Bushabu Fidele N, Titinchi Fadi, Bing Liu, Davda Latha
Department of Oral and Maxilla-Facial Surgery, Oral Maxillofacial Head and Neck Oncology Service, Faculty of Dental Medicine, University of Kinshasa, Kinshasa, The Democratic Republic of the Congo, Head and Director of the National Center Laboratory of Oral Biomedicine, Ministry of Research Innovation and Technology, Democratic Republic of the Congo.
Department of Maxillo-Facial and Oral Surgery, Faculty of Dentistry and WHO Collaborating Centre, University of the Western Cape, Cape Town, South Africa.
Natl J Maxillofac Surg. 2023 May-Aug;14(2):177-184. doi: 10.4103/njms.njms_90_22. Epub 2023 Jul 13.

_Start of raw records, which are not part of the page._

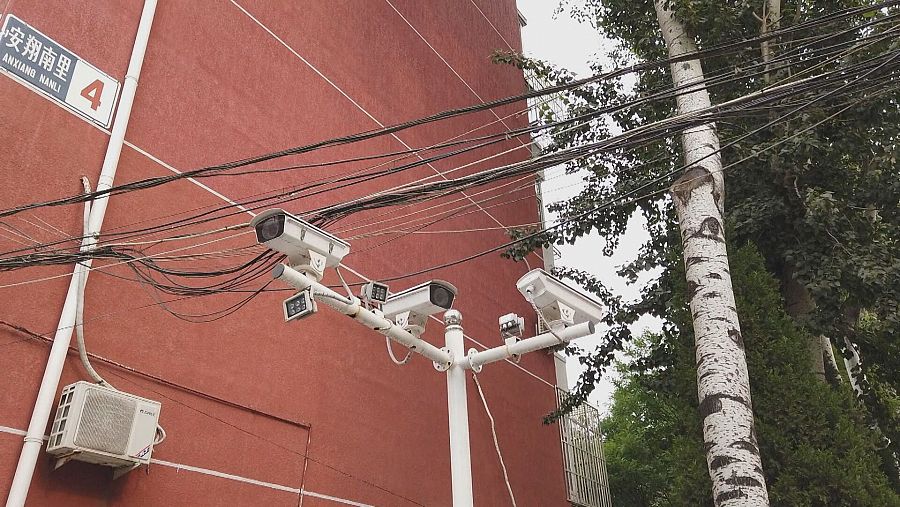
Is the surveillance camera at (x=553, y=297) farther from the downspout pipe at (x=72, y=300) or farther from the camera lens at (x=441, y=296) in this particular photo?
the downspout pipe at (x=72, y=300)

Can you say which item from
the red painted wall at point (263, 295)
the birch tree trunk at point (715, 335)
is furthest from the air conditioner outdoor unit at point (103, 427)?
the birch tree trunk at point (715, 335)

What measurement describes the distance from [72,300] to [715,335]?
457 cm

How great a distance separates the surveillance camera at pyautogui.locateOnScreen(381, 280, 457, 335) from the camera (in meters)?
4.40

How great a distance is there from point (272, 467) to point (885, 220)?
742cm

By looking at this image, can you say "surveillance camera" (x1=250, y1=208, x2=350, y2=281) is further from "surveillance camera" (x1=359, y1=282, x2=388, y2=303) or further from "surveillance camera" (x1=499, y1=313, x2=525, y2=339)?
"surveillance camera" (x1=499, y1=313, x2=525, y2=339)

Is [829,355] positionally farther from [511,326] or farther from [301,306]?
[301,306]

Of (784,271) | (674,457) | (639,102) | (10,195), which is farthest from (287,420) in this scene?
(784,271)

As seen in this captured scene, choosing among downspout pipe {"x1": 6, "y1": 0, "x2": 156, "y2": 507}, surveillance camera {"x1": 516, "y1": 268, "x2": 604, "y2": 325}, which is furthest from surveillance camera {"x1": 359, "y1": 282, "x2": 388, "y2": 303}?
downspout pipe {"x1": 6, "y1": 0, "x2": 156, "y2": 507}

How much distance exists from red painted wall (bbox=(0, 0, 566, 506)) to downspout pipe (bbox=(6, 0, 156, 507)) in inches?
3.6

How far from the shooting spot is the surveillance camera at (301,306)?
3818 millimetres

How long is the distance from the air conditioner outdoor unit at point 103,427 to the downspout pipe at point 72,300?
94 millimetres

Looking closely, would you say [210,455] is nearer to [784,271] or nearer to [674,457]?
[674,457]

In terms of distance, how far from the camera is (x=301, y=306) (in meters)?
3.86

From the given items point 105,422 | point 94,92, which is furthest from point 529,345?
point 94,92
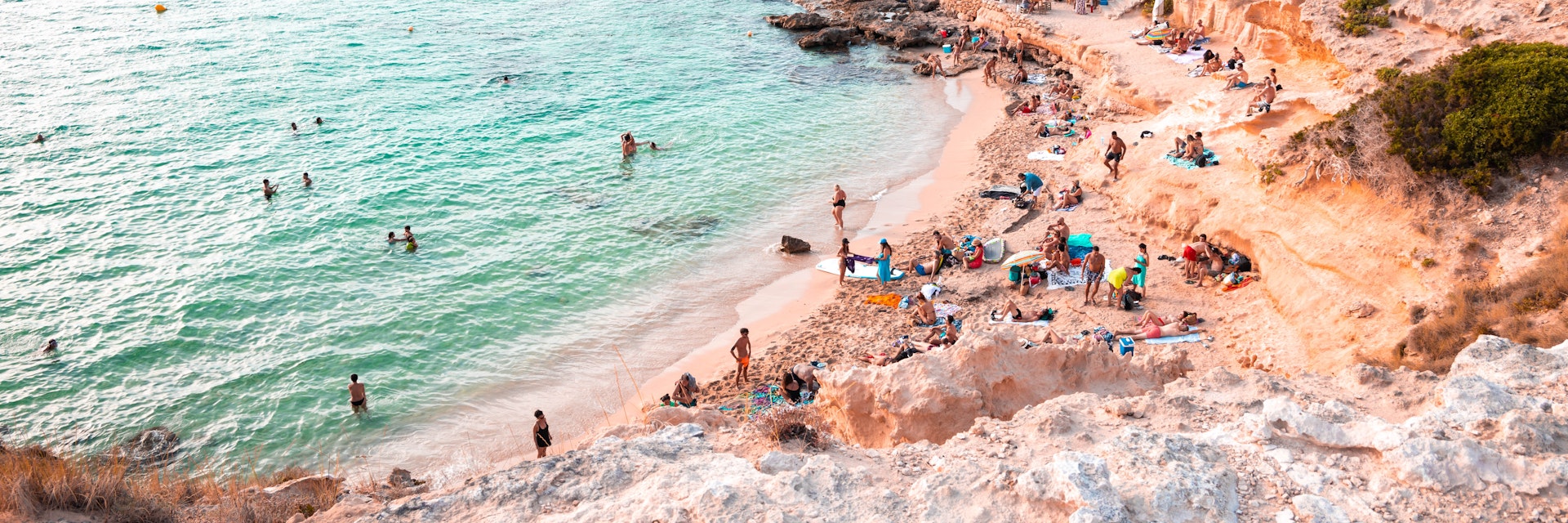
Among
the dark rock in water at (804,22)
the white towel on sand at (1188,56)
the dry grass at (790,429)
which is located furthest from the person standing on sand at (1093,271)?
the dark rock in water at (804,22)

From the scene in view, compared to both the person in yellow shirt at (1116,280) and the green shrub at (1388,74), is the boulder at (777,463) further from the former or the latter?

The aim of this study was to identify clinico pathological indications for radical resection of odontogenic keratocysts (OKCs) in the literature and formulate clinical guidelines for the management of OKCs based on these findings. A systematic review of the literature was undertaken in September 2021 in PubMed/Medline, Scopus, Web of Science, Google Scholar, and Cochrane databases. The following MeSH Keywords terms were used in the search strategies: (odontogenic keratocyst) OR (keratocystic odontogenic tumor) OR (primordial cyst) AND (treatment) OR (Radical resection) OR (Resection of OKC) OR (Treatment methods). Eligibility criteria included publications of clinical studies on histologically confirmed OKCs which underwent radical resection. Studies with less than 5 OKCs, experimental studies, epidemiological studies, studies that included orthokeratinized odontogenic cyst, and review papers were excluded. Ten studies on OKCs reporting on segmental or marginal resections were identified and analyzed qualitatively. Of the total of 221 OKCs that underwent radical resection, 67 OKCs were primary, 30 were recurrent, and the remaining were unclear whether they were primary or recurrent. Segmental mandibulectomy was performed in 131 OKCs, marginal mandibulectomy in 87 OKCs, and 3 OKCs were treated by partial maxillectomy. The main indications for radical resection were multilocular appearance, large OKCs (> 5 cm), multiple recurrent OKCs with or without cortical perforation, and malignant transformation. In conclusion, radical resection has its place in the management of OKC. It is indicated when there is an aggressive lesion with bony perforation, involvement of the pterygoid musculature or skull base, and malignant transformation. The surgeon should aim to identify these features to manage OKC appropriately and to prevent multiple recurrences. Clinical guidelines for the management of OKCs are proposed.
本研究的目的是在文献中确定牙源性角化囊肿(OKCs)根治性切除的临床病理指征,并基于这些发现制定OKCs的临床管理指南。2021年9月在PubMed/Medline、Scopus、Web of Science、谷歌学术和Cochrane数据库中对文献进行了系统回顾。搜索策略中使用了以下医学主题词(MeSH):(牙源性角化囊肿)或(角化囊性牙源性肿瘤)或(始基囊肿)与(治疗)或(根治性切除)或(OKC切除)或(治疗方法)。纳入标准包括组织学确诊的OKCs接受根治性切除的临床研究出版物。少于5例OKCs的研究、实验研究、流行病学研究、包括正角化型牙源性囊肿的研究以及综述文章均被排除。确定了10项关于OKCs节段性或边缘性切除的研究并进行了定性分析。在总共221例接受根治性切除的OKCs中,67例为原发性,30例为复发性,其余病例原发性或复发性情况不明。131例OKCs行节段性下颌骨切除术,87例OKCs行边缘性下颌骨切除术,3例OKCs行部分上颌骨切除术。根治性切除的主要指征为多房性表现、大型OKCs(>5 cm)、有或无皮质穿孔的多发性复发性OKCs以及恶变。总之,根治性切除在OKC的管理中有其地位。当存在侵袭性病变伴骨质穿孔、翼状肌组织或颅底受累以及恶变时适用。外科医生应旨在识别这些特征以适当管理OKC并防止多次复发。提出了OKCs的临床管理指南。